Doch über die Jahre feierte der Ostrock ein Comeback und entwickelte sich zur Marke. Plötzlich gab es in Plattenläden ein eigenes Fach für Ostrock. Was früher ein Makel war, wurde zu einem Qualitätsstempel. Während „Ostalgie“ oft als Nische betrachtet wird, geht der Sound der DDR für viele darüber hinaus. Er weckt „unkaputtbare Erinnerungen“ und klingt Jahrzehnte nach der Wiedervereinigung wieder nach Jugend, Heimat und Gemeinschaft.
Frontmann Tony Krahl macht bis heute Musik, auch wenn seine größten Erfolge vor dem Mauerfall liegen. Er wünscht sich mehr Anerkennung für die ostdeutsche Identität. Er kritisiert, dass bei Feiern zu Jahrestagen des Mauerfalls oder des Tags der Einheit, die von gewöhnlichen Ostlern durchgesetzt wurden, oft keine ostdeutschen Künstler auf der Bühne stehen, sondern internationale Acts. Dies vermittle den Menschen fremde Gefühle und Lebensgefühle. Tony Krahl besingt bis heute das Lebensgefühl eines ganzen Landes und das der Ostdeutschen. Er erhielt 2024 den Bundesverdienstorden. Krahl möchte aktiv bleiben und sich einmischen, besonders da die Gesellschaft wieder Risse zeige. Er betont die Verantwortung jedes Einzelnen für die Schlüsse, die aus Unzufriedenheit gezogen werden, und positioniert sich klar gegen extremistische Tendenzen.

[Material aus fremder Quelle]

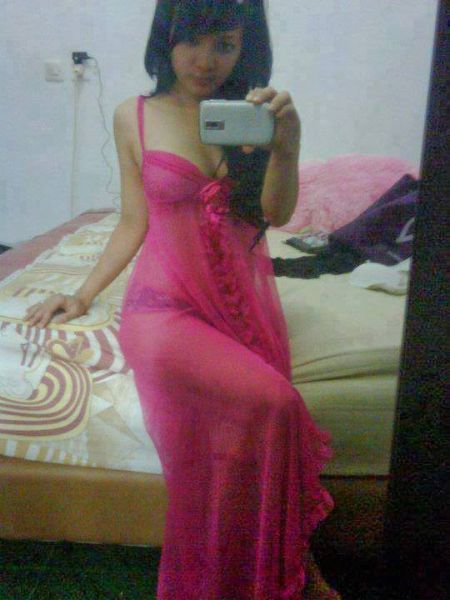 ngintip celana dalam cewek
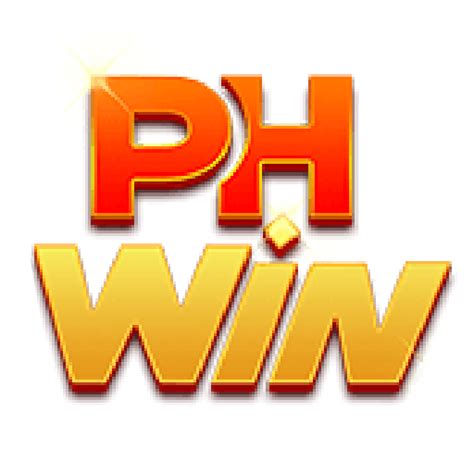 phwin9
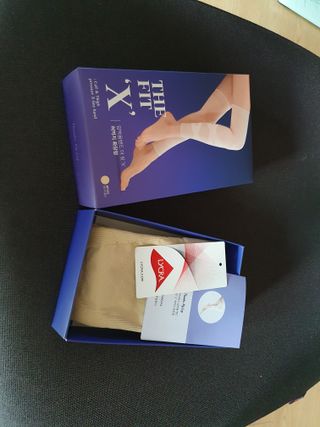 끌랑님이 올린 리뷰 사진 2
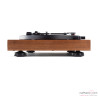 Thorens TD 402 DD OAK 2R turntable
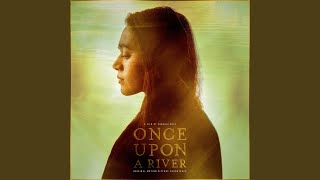 Rachel's Song Music Video
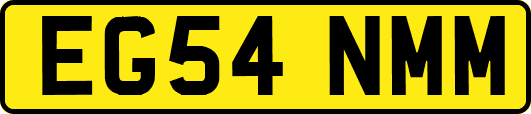 EG54NMM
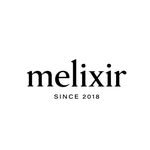 melixirskincare 프로필 사진
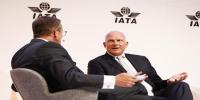 Global Aircraft Shortage to Last Four Years, Says Air India CEO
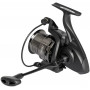 Катушка Brain Classic III Feeder 5000S 4+1BB 4.9:1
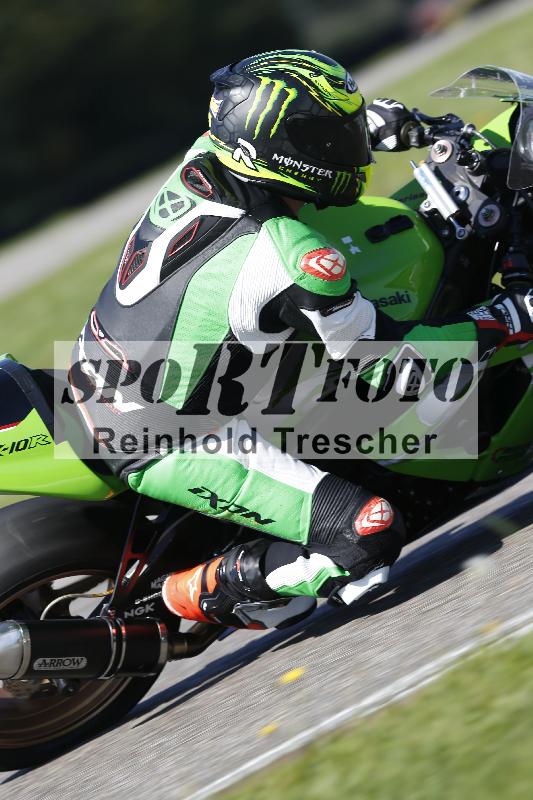 /55 20.09.2025 Speer Racing ADR/Gruppe rot/565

Obwohl Tony Krahl das Ost-West-Denken, das ihn nervt, hinter sich lassen möchte, scheint es offensichtlich noch Bedarf für die Musik des Ostens zu geben. Wenn Musik etwas kann, dann sei es das Verbinden und Massen Mobilisieren. So bleibt der Sound des Ostens für viele mehr als nur Musik.